Tax credits are deducted directly from an individual's tax bill. They reduce taxable income by the amount used to calculate the credit which means that taxpayers will save money on their taxes if the credit cancels out all or part of their tax liability. For example, workers who rely on public transportation to get to work can claim a tax credit for the cost of their commute each year.
Tax credits are often more advantageous to corporations than deductions because they can reduce taxable income below zero and therefore completely eliminate a corporation's federal tax bill. For example, some companies may be able to use a R&D tax credit to offset all of their annual taxes owed.
Retirement Savings Contribution Credit
Some individuals are entitled to claim a tax credit based on the amount saved for retirement in certain types of accounts. For example, taxpayers may claim a retirement savings contribution tax credit if they contribute to an Individual Retirement Arrangement (IRA) or other account which is eligible for this type of credit. Contributions must be made in the tax year in which individuals are claiming the credit.
Earned Income Tax Credit
Individuals with low to moderate income may be entitled to claim an earned income tax credit on their federal or state income tax return. This is a refundable credit for taxpayers who have no federal income tax liability, and it can therefore give taxpayers a refund of the total amount of their credit. To claim the credit, individuals must meet certain criteria including having no federal income tax liability, and having earned income (such as salary) of less than a certain amount.
Tax Credits for Higher Education
The American Opportunity Credit is available to recent high school graduates who are attending college on at least a part-time basis. It is available to a maximum of four years college per student, but it can be claimed for no more than two tax years per beneficiary.
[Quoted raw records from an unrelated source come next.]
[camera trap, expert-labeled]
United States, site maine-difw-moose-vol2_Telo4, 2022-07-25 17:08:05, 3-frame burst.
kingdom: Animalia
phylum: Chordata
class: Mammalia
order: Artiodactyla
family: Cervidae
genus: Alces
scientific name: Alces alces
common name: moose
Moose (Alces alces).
This means that the credit is limited to $2,500 per student per year.
The Lifetime Learning Credit is available to any taxpayer who is attending an eligible education institution on at least a part-time basis. It is available to a maximum of 20 years per beneficiary, which means that the credit can be claimed for multiple years as long as the taxpayer continues to attend college or other institution on at least part-time basis. This credit does not have an upper limit on the number of tax years it can be claimed for each individual because there are no restrictions on the number of years it can be claimed by each student.
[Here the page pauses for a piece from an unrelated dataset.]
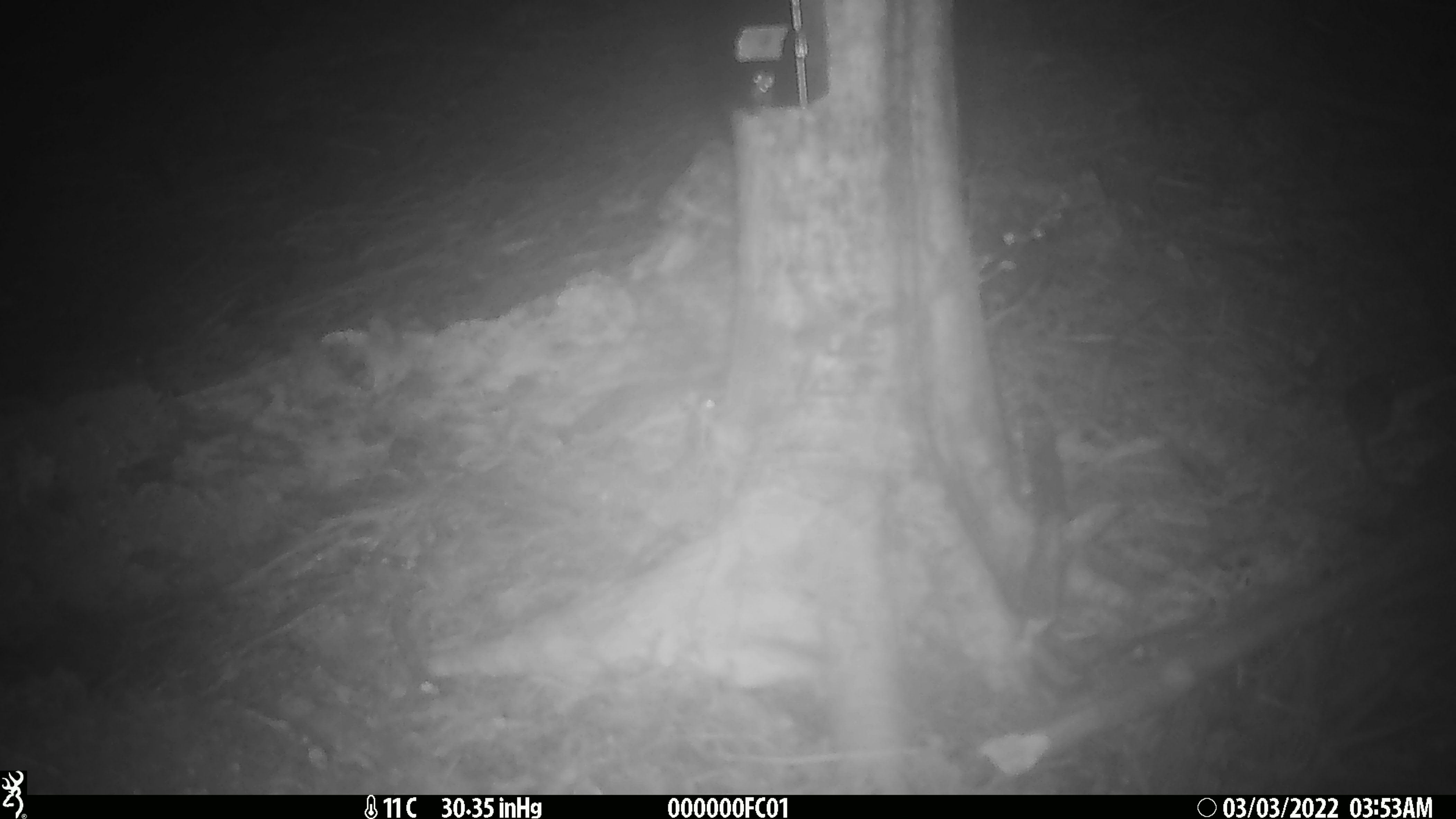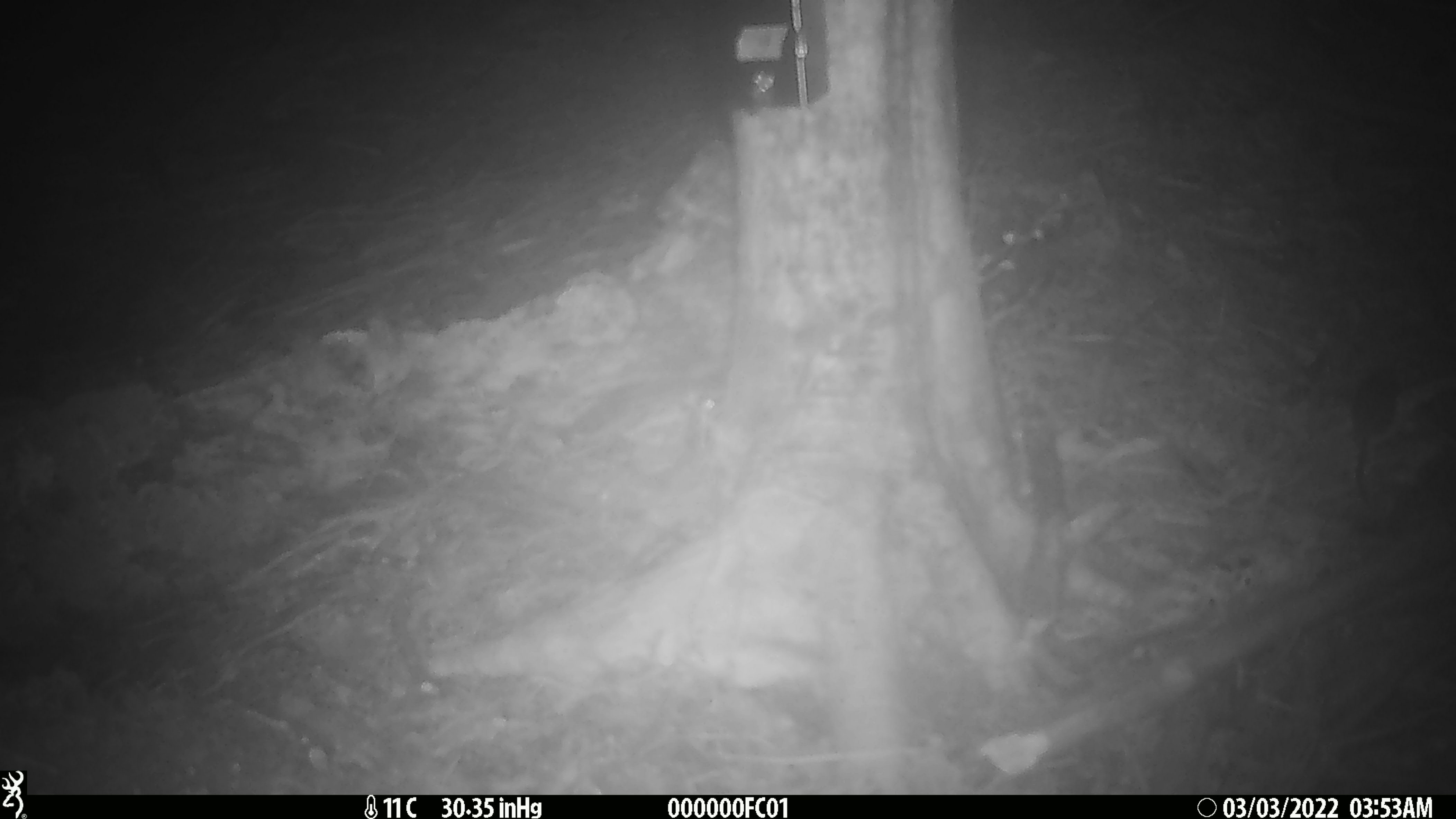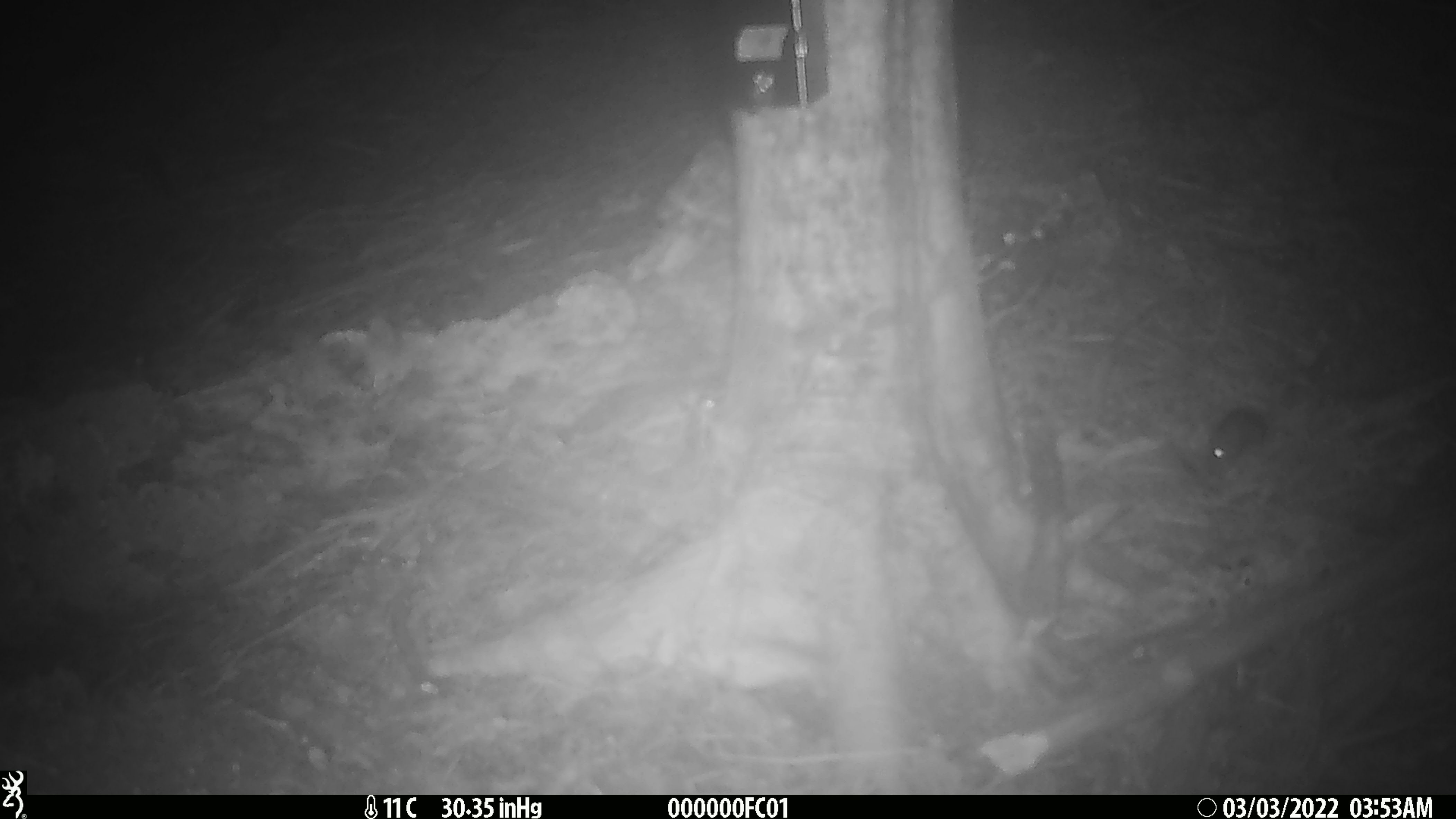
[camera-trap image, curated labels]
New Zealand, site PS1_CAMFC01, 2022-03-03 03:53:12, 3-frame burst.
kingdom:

American Opportunity Credit and Lifetime Learning Credit
To be eligible for either of these credits, students must attend an institution which is eligible to receive federal financial aid funds. This means that most public or private universities or colleges are eligible, but it also includes vocational schools, junior colleges, and graduate schools.
Elderly or Disabled Credits
Some taxpayers may be entitled to claim a credit for a relative who is elderly or disabled. To claim the credit, the taxpayer must have supported their relative in the tax year in question, and their income must not have been above a certain limit. For example, individuals may only be able to claim an elderly credit for a spouse who is 65 or older, and taxpayers cannot have claimed any dependents other than their spouse.
Special rules may apply if a taxpayer is filing as head of household, as a qualifying widow or widower with dependent child, or as married filing separately.
Head of Household and Filing Status Rules
Individuals who are not married and support a child who lives with them more than half the time can claim an exemption for their child on their tax return. The child does not need to be the filer's own child, but the filer must list the other parent's information on their tax return if they are married and living with their spouse, or provide the name and taxpayer identification number (TIN) for any other non-spouse who is claiming the exemption.